WHAT YOU NEED TO DO
The output should consist solely of the line containing "What is the distance pixel" and the lines that follow it through the end of the data below.

==== INPUT RECORDS

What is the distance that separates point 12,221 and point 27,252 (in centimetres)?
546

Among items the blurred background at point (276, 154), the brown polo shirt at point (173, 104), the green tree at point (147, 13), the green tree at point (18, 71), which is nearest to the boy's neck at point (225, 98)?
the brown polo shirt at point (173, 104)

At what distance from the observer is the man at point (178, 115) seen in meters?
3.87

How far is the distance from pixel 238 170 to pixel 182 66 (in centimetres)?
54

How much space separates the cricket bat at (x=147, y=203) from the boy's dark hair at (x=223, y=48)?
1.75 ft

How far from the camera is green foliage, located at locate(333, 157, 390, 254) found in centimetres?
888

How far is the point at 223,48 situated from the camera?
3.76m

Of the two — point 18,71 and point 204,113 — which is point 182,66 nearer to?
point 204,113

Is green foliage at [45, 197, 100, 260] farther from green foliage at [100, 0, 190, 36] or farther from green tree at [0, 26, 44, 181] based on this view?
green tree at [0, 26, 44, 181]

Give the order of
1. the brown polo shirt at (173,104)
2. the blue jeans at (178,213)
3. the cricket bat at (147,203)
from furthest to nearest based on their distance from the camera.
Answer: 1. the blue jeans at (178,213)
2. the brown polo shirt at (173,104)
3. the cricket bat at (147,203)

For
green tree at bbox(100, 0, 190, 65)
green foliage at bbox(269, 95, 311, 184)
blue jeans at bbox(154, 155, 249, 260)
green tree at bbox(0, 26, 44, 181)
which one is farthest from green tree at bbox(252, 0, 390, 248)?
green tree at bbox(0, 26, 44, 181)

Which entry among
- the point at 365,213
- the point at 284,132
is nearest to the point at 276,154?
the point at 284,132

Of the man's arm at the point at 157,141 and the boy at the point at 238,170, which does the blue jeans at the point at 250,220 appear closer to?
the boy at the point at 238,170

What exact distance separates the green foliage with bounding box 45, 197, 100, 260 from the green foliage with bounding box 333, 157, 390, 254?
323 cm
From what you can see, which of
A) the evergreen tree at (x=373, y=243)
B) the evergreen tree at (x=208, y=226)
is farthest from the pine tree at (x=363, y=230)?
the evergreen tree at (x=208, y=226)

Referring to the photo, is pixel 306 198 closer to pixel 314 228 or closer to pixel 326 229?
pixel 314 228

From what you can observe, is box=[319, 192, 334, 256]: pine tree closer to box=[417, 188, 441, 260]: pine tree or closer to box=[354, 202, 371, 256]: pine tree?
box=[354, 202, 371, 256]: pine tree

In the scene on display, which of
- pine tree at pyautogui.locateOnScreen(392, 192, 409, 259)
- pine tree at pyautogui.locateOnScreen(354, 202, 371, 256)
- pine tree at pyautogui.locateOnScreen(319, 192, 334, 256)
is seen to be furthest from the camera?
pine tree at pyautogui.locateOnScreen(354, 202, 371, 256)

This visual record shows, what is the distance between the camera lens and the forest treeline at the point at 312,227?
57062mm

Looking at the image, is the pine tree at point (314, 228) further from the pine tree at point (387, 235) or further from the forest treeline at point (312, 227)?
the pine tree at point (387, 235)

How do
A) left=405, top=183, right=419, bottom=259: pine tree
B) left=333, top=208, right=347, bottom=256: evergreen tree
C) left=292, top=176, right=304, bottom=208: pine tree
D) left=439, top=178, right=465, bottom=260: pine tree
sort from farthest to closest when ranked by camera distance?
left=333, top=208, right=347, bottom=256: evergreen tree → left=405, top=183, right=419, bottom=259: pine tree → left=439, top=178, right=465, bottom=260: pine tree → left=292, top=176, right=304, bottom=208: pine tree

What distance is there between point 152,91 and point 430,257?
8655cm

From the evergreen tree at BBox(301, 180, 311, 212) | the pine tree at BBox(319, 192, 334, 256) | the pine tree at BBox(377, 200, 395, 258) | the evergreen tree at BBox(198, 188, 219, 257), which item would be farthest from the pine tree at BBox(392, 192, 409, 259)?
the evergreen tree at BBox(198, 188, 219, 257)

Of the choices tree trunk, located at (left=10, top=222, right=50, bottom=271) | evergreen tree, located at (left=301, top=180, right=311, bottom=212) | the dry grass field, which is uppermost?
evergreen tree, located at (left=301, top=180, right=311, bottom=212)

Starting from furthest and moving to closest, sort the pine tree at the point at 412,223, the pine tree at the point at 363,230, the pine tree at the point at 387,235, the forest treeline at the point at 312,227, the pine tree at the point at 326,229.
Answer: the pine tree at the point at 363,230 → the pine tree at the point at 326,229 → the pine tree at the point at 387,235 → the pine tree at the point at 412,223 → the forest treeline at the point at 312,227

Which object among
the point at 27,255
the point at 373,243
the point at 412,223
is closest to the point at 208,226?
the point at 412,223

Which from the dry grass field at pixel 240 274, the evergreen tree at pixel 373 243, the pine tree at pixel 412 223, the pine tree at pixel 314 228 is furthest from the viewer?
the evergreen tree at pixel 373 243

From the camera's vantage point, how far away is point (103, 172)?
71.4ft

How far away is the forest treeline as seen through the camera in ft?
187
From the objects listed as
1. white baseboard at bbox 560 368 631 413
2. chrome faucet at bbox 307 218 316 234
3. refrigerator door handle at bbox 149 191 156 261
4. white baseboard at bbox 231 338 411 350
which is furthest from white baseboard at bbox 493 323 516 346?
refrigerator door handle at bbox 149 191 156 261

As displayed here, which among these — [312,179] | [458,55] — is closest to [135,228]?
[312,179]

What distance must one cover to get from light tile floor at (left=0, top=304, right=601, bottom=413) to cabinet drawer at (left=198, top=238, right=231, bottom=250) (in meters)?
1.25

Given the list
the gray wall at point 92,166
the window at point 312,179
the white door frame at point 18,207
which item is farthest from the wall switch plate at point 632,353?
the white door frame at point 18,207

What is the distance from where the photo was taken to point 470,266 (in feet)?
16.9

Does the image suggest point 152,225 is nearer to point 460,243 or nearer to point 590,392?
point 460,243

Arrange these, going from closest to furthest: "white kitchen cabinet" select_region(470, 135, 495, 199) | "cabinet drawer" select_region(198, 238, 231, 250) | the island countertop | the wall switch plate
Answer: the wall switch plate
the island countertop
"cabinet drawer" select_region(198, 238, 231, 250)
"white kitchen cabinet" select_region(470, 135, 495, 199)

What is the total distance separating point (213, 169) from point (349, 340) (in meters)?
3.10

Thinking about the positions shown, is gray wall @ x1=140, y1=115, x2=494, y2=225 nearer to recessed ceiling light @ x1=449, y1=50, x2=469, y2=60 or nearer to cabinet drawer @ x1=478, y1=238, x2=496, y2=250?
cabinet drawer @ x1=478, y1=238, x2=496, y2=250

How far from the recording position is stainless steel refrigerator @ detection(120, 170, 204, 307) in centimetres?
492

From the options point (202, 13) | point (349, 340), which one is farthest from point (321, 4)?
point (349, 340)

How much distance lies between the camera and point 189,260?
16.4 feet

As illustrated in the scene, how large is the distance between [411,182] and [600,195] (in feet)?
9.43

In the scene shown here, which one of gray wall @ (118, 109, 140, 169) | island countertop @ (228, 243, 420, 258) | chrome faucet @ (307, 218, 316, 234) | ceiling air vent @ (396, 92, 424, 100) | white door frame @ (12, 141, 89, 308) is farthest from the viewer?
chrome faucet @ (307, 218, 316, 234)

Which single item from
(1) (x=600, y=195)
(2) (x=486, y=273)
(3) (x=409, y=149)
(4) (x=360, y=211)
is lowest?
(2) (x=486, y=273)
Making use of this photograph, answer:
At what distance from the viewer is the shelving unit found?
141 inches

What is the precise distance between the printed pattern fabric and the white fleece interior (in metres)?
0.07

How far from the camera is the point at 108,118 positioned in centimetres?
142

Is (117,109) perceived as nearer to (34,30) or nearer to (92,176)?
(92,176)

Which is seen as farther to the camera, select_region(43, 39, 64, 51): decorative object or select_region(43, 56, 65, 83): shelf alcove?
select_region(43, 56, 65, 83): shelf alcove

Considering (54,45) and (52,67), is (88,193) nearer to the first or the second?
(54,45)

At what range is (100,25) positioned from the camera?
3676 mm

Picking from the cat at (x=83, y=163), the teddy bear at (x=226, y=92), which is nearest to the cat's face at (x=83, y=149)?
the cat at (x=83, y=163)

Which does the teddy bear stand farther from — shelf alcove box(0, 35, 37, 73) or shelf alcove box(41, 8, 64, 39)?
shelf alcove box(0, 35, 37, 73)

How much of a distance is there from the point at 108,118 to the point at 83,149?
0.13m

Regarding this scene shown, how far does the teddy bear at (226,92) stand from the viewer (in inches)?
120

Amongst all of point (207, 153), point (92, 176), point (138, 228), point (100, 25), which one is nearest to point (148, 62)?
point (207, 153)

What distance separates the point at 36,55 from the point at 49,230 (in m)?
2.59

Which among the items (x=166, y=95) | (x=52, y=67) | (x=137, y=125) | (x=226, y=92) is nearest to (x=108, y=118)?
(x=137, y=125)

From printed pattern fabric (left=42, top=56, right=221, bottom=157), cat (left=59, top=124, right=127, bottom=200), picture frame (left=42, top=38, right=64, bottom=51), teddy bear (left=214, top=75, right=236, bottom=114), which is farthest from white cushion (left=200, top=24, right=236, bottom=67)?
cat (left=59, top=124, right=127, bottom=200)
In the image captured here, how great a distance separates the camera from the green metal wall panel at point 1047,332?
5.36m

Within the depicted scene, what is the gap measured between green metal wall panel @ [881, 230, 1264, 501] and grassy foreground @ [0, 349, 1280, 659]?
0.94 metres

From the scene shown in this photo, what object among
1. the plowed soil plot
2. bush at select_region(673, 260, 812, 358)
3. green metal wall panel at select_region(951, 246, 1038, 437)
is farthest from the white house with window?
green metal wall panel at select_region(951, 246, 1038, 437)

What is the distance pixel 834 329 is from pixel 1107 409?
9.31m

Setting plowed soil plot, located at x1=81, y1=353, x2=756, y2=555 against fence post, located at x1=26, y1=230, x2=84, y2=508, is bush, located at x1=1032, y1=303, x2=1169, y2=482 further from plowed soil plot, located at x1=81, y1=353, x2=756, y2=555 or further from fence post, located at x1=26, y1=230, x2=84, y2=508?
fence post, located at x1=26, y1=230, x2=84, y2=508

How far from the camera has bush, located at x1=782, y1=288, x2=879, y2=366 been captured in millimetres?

========

CORRECT ANSWER
What is the distance pixel 834 329 is from pixel 1107 409?
9.31m

Setting plowed soil plot, located at x1=81, y1=353, x2=756, y2=555 against fence post, located at x1=26, y1=230, x2=84, y2=508, is bush, located at x1=1032, y1=303, x2=1169, y2=482 further from plowed soil plot, located at x1=81, y1=353, x2=756, y2=555 or further from fence post, located at x1=26, y1=230, x2=84, y2=508?
fence post, located at x1=26, y1=230, x2=84, y2=508

How far from the camera has bush, located at x1=782, y1=288, x2=879, y2=366 been captured in millimetres?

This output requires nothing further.